Pendant qu’elle parlait ainsi, ses yeux se remplirent de larmes. Elena, surprise de cette extrême douleur, conjura son amie de s’expliquer.

— Ne m’en demandez pas davantage, répliqua sœur Olivia. Qu’il vous suffise de savoir que les conséquences d’une résistance ouverte seraient terribles pour vous. Votre imagination ne peut vous peindre les horreurs du… Mais, ma chère enfant, je veux vous sauver ; et le seul moyen pour moi d’y parvenir, c’est de vous trouver moins éloignée, en apparence, de consentir à ce que l’on vous demande.

Elena, les yeux fixés sur la religieuse, fut frappée d’un soupçon étrange. Elle douta un moment de la sincérité de sœur Olivia et supposa que celle-ci voulait la faire tomber dans les pièges de l’abbesse. Une telle pensée était pour elle un supplice plus cruel que tous les autres, mais un seul regard jeté sur sœur Olivia suffit pour dissiper ses craintes, et elle reprit après un long silence :

— Quand je pourrais me décider à tromper, quel profit m’en reviendrait-il ? Je suis au pouvoir de l’abbesse laquelle mettra bientôt ma sincérité à l’épreuve. Découvrant à la fin ma dissimulation, sa vengeance n’en sera que plus cruelle.

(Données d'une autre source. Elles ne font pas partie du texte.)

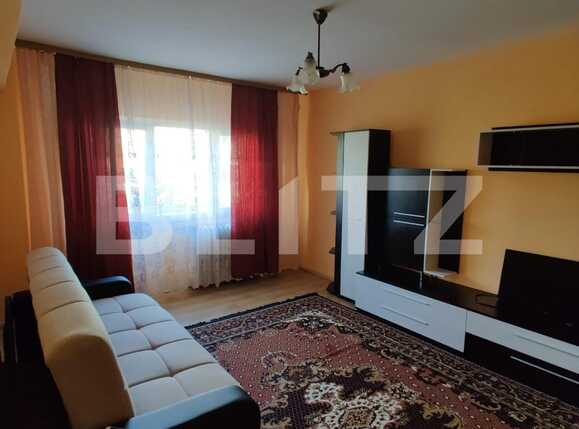 Apartament de închiriat 2 camere Marasti - 40853AI | BLITZ Cluj-Napoca | Poza1
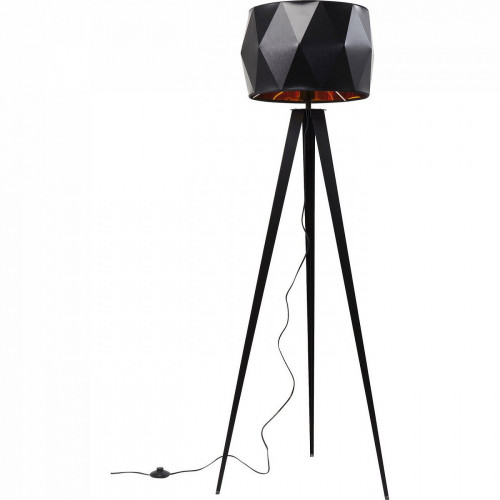 торшер tripod черный в Мурманске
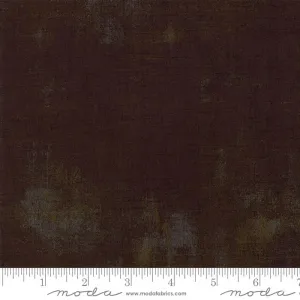 Grunge Basics Bison – 100% Quilting Cotton Fabric by the Yard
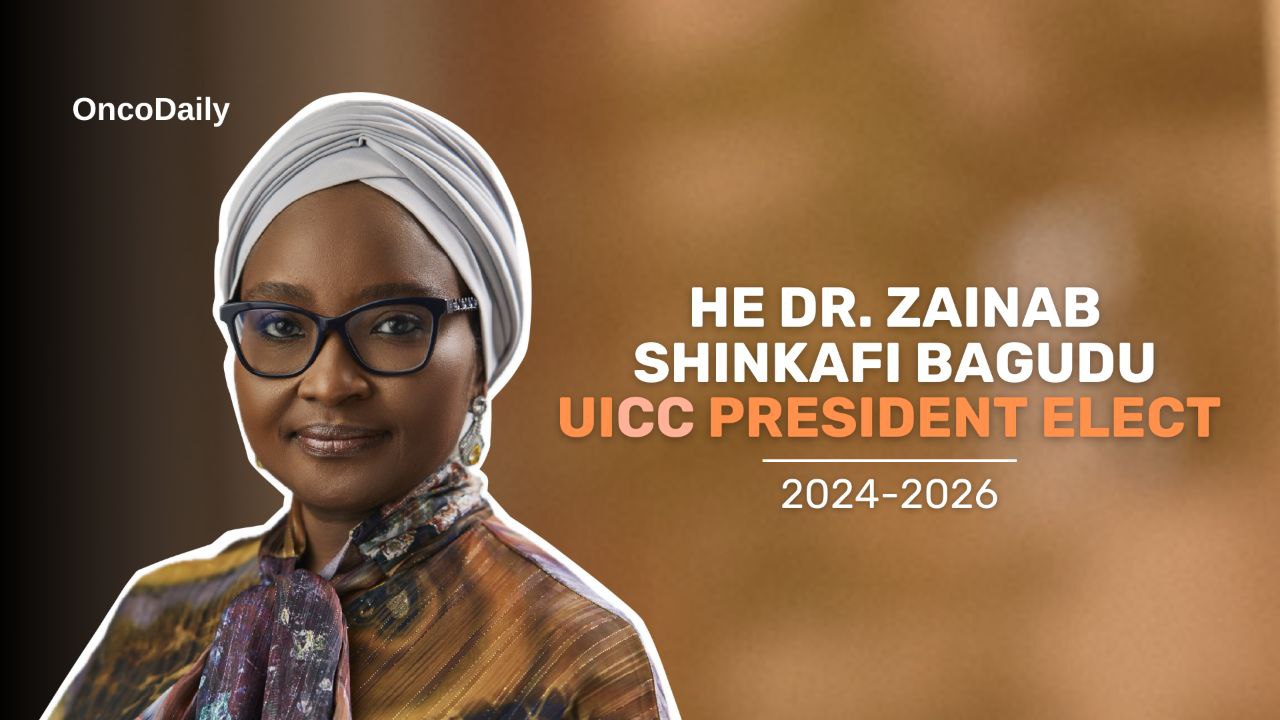 Zainab Shinkafi-Bagudu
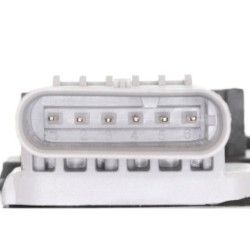 Capteur NOx d'injection d'urée VEMO V40-72-0097 pour VAUXHALL INSIGNIA VEMO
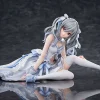 THE iDOLMASTER Cinderella Girls - Ranko Kanzaki 1/7 Scale Figure (White Princess of the Banquet Ver.)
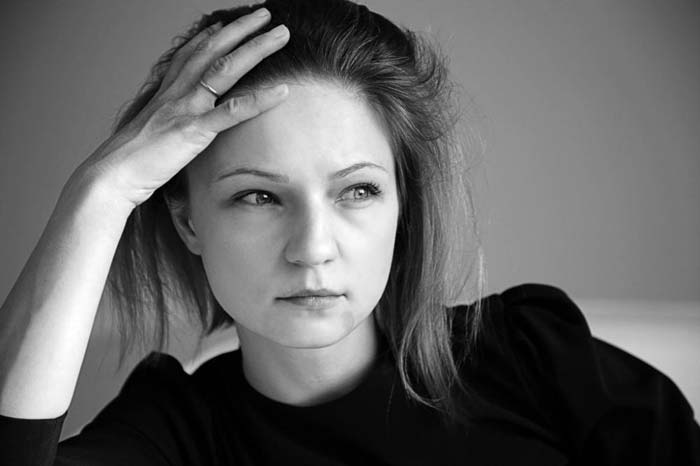 Ольга Озоллапиня жена Александра Обласова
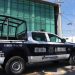 Detienen a pareja de ladrones de tráiler en Cuautlancingo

— Croyez-moi, reprit sœur Olivia, l’essentiel est de gagner du temps. Si l’abbesse vous croit disposée à prendre le voile, elle vous accordera un délai et, durant ce répit, qui sait quelles circonstances peuvent changer votre situation ? … Mais écoutez : la cloche sonne ; on se rassemble chez l’abbesse pour recevoir sa bénédiction du soir. Mon absence serait remarquée. Bonsoir, chère sœur ; réfléchissez à ce que je vous ai dit, et considérez, je vous en supplie, que la résolution que vous allez prendre décidera de votre destinée.

La religieuse prononça ces mots avec un accent si marqué et en les accompagnant d’un regard si expressif qu’Elena désira et craignit tout à la fois de la faire s’expliquer davantage. Mais avant qu’elle fût revenue de sa surprise, sœur Olivia avait quitté la chambre.